**REQUEST:** Convert every line of the entries below into a numbered list, leaving out any blank lines and omitting the pictures.

**RECORDS FOR PROCESSING:**
---

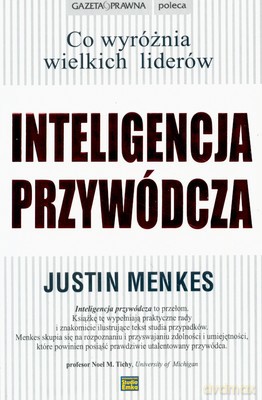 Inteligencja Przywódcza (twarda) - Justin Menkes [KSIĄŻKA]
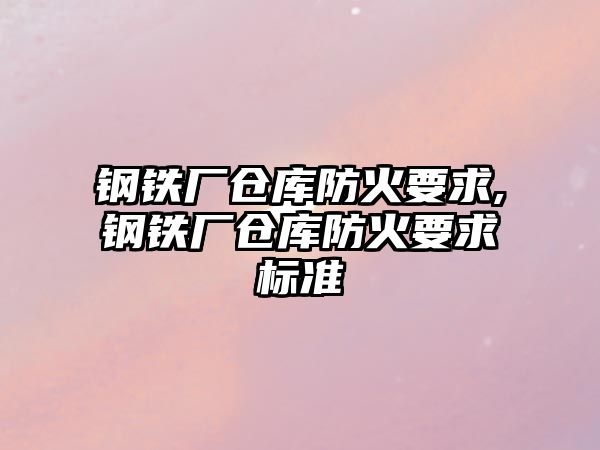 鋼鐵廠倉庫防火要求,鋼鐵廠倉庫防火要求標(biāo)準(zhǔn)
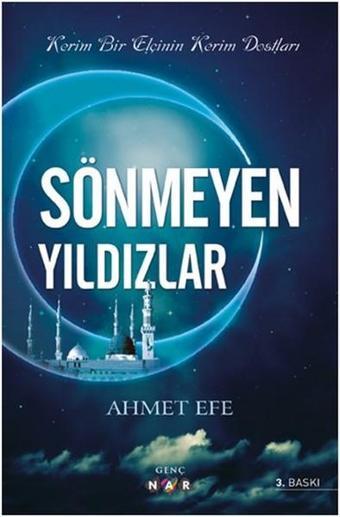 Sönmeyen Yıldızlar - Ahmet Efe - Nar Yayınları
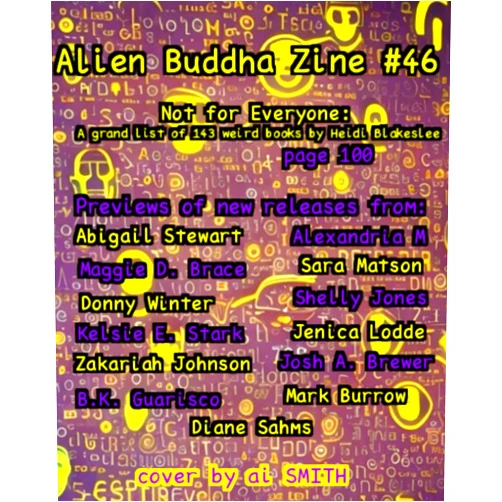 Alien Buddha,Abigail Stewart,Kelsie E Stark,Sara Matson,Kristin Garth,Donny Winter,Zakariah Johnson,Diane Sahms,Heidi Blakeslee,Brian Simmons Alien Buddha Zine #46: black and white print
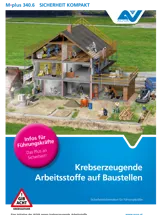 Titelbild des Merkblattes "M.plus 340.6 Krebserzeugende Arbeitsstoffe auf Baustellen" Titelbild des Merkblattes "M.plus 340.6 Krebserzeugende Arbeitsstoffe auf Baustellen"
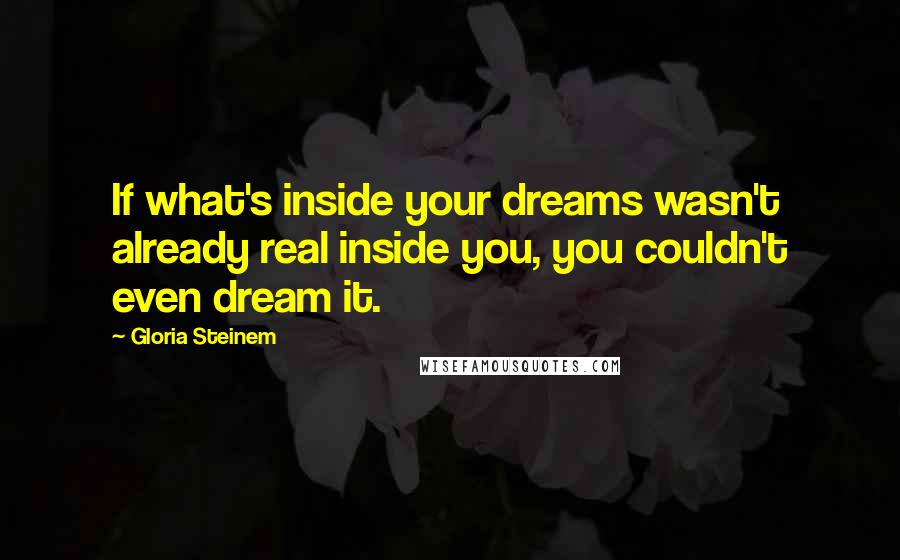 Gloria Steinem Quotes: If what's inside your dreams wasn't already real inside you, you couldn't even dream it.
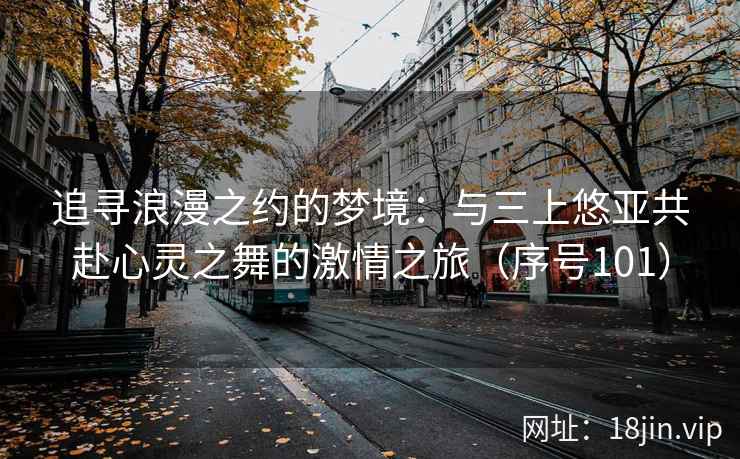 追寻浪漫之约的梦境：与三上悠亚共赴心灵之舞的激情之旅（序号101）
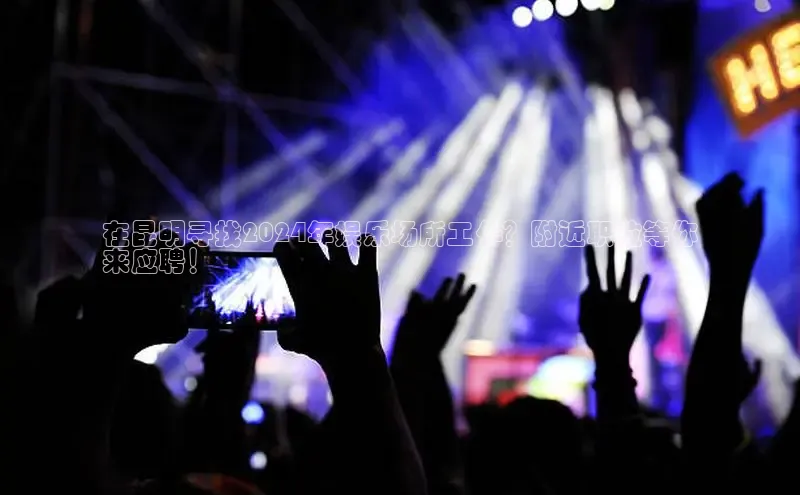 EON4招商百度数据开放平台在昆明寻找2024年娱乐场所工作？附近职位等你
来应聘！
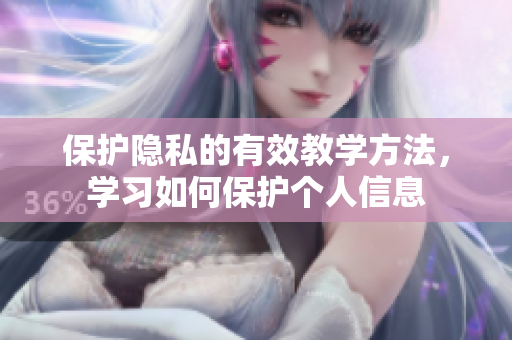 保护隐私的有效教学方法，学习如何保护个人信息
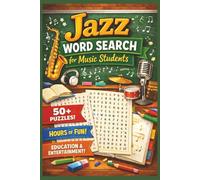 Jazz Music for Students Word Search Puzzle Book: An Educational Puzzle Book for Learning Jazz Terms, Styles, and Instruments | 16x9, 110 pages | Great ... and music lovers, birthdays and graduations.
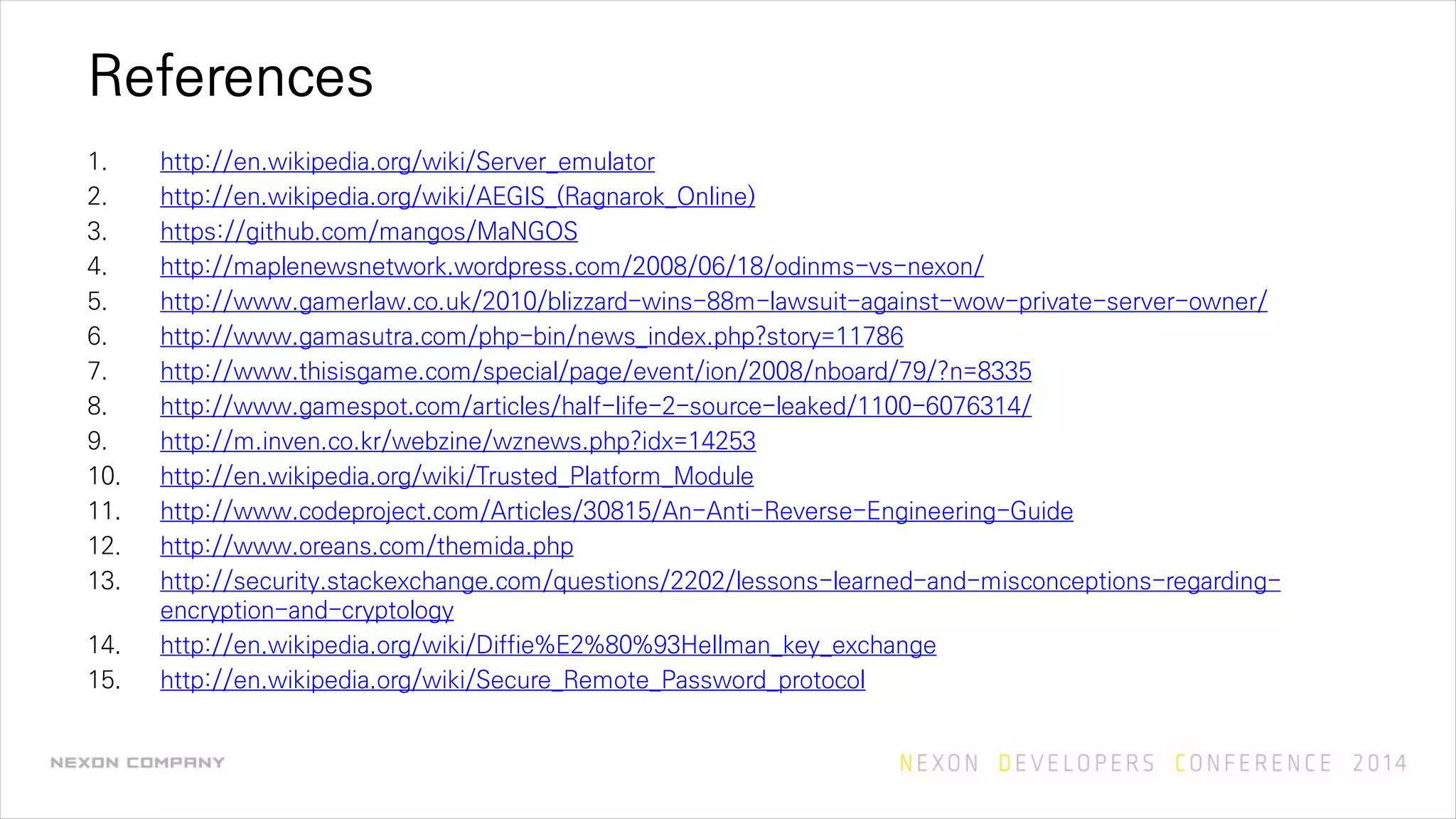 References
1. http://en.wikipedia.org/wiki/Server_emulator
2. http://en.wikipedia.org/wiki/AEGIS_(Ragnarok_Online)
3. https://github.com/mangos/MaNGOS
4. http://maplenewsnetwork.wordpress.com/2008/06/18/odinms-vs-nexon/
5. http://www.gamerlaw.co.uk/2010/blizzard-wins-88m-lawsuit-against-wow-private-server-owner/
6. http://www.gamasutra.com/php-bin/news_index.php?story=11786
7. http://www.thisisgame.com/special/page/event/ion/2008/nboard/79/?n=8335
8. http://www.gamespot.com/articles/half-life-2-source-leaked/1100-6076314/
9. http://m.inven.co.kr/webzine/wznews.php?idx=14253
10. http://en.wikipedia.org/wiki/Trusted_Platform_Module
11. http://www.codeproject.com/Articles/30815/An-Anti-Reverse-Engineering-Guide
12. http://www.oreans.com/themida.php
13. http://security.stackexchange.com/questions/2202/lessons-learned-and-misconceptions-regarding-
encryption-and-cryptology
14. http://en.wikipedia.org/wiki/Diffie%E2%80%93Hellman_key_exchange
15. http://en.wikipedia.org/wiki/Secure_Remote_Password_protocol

---

**EXPECTED ANSWER:**
1.  Inteligencja Przywódcza (twarda) - Justin Menkes [KSIĄŻKA]
2.  鋼鐵廠倉庫防火要求,鋼鐵廠倉庫防火要求標(biāo)準(zhǔn)
3.  Sönmeyen Yıldızlar - Ahmet Efe - Nar Yayınları
4.  Alien Buddha,Abigail Stewart,Kelsie E Stark,Sara Matson,Kristin Garth,Donny Winter,Zakariah Johnson,Diane Sahms,Heidi Blakeslee,Brian Simmons Alien Buddha Zine #46: black and white print
5.  Titelbild des Merkblattes "M.plus 340.6 Krebserzeugende Arbeitsstoffe auf Baustellen" Titelbild des Merkblattes "M.plus 340.6 Krebserzeugende Arbeitsstoffe auf Baustellen"
6.  Gloria Steinem Quotes: If what's inside your dreams wasn't already real inside you, you couldn't even dream it.
7.  追寻浪漫之约的梦境：与三上悠亚共赴心灵之舞的激情之旅（序号101）
8.  EON4招商百度数据开放平台在昆明寻找2024年娱乐场所工作？附近职位等你
9. 来应聘！
10.  保护隐私的有效教学方法，学习如何保护个人信息
11.  Jazz Music for Students Word Search Puzzle Book: An Educational Puzzle Book for Learning Jazz Terms, Styles, and Instruments | 16x9, 110 pages | Great ... and music lovers, birthdays and graduations.
12.  References
13. 1. http://en.wikipedia.org/wiki/Server_emulator
14. 2. http://en.wikipedia.org/wiki/AEGIS_(Ragnarok_Online)
15. 3. https://github.com/mangos/MaNGOS
16. 4. http://maplenewsnetwork.wordpress.com/2008/06/18/odinms-vs-nexon/
17. 5. http://www.gamerlaw.co.uk/2010/blizzard-wins-88m-lawsuit-against-wow-private-server-owner/
18. 6. http://www.gamasutra.com/php-bin/news_index.php?story=11786
19. 7. http://www.thisisgame.com/special/page/event/ion/2008/nboard/79/?n=8335
20. 8. http://www.gamespot.com/articles/half-life-2-source-leaked/1100-6076314/
21. 9. http://m.inven.co.kr/webzine/wznews.php?idx=14253
22. 10. http://en.wikipedia.org/wiki/Trusted_Platform_Module
23. 11. http://www.codeproject.com/Articles/30815/An-Anti-Reverse-Engineering-Guide
24. 12. http://www.oreans.com/themida.php
25. 13. http://security.stackexchange.com/questions/2202/lessons-learned-and-misconceptions-regarding-
26. encryption-and-cryptology
27. 14. http://en.wikipedia.org/wiki/Diffie%E2%80%93Hellman_key_exchange
28. 15. http://en.wikipedia.org/wiki/Secure_Remote_Password_protocol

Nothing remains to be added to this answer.